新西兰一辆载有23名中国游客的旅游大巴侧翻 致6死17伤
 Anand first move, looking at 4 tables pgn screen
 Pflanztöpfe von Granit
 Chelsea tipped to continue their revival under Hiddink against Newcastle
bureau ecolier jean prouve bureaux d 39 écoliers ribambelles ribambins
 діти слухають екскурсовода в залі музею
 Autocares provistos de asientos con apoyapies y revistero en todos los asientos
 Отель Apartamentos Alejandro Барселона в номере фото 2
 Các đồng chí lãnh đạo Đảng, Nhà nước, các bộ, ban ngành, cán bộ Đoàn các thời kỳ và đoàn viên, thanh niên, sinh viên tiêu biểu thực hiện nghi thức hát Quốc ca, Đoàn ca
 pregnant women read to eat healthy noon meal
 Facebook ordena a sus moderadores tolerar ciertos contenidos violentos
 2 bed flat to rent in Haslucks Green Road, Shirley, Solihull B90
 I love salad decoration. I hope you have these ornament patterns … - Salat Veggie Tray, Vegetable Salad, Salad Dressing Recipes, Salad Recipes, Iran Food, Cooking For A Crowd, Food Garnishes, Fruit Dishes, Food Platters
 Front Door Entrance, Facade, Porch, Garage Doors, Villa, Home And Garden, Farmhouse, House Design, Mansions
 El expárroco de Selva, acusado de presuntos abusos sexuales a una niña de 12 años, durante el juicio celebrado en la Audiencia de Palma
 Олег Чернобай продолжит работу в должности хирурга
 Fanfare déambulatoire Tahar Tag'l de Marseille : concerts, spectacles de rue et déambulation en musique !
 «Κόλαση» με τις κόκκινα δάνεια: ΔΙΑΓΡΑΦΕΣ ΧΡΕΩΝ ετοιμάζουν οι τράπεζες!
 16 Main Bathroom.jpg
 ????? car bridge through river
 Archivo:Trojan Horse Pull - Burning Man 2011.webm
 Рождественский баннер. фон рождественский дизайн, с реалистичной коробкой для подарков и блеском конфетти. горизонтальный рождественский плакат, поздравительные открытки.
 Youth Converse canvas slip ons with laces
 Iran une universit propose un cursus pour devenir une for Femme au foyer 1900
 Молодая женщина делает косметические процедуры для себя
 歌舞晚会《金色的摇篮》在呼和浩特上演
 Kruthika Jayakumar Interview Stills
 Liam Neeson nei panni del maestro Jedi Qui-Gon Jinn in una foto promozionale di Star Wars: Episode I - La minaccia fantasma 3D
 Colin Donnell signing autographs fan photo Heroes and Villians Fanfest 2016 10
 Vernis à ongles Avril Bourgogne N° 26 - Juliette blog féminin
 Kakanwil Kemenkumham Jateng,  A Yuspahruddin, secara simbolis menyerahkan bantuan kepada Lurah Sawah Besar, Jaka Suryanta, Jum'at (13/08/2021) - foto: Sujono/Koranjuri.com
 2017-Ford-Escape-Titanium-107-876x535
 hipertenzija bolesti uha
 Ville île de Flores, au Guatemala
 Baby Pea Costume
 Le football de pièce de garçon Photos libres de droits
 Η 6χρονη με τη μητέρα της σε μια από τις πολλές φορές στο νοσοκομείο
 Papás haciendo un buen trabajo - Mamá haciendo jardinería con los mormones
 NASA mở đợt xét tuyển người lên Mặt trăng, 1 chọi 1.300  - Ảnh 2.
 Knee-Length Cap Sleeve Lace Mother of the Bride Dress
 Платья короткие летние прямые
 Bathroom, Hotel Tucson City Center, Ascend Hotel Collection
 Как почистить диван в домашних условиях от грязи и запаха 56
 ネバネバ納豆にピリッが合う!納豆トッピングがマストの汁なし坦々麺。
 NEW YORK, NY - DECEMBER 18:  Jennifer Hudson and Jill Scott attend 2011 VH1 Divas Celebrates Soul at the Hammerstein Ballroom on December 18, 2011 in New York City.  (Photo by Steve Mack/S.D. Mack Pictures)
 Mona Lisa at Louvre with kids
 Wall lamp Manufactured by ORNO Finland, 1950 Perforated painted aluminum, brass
::::::::::
WHAT YOU NEED TO DO →
Copy from the line with "Knee-Length Cap Sleeve" to the final line of the records, inclusive, and add nothing else.

TASK RESULT →
 Knee-Length Cap Sleeve Lace Mother of the Bride Dress
 Платья короткие летние прямые
 Bathroom, Hotel Tucson City Center, Ascend Hotel Collection
 Как почистить диван в домашних условиях от грязи и запаха 56
 ネバネバ納豆にピリッが合う!納豆トッピングがマストの汁なし坦々麺。
 NEW YORK, NY - DECEMBER 18:  Jennifer Hudson and Jill Scott attend 2011 VH1 Divas Celebrates Soul at the Hammerstein Ballroom on December 18, 2011 in New York City.  (Photo by Steve Mack/S.D. Mack Pictures)
 Mona Lisa at Louvre with kids
 Wall lamp Manufactured by ORNO Finland, 1950 Perforated painted aluminum, brass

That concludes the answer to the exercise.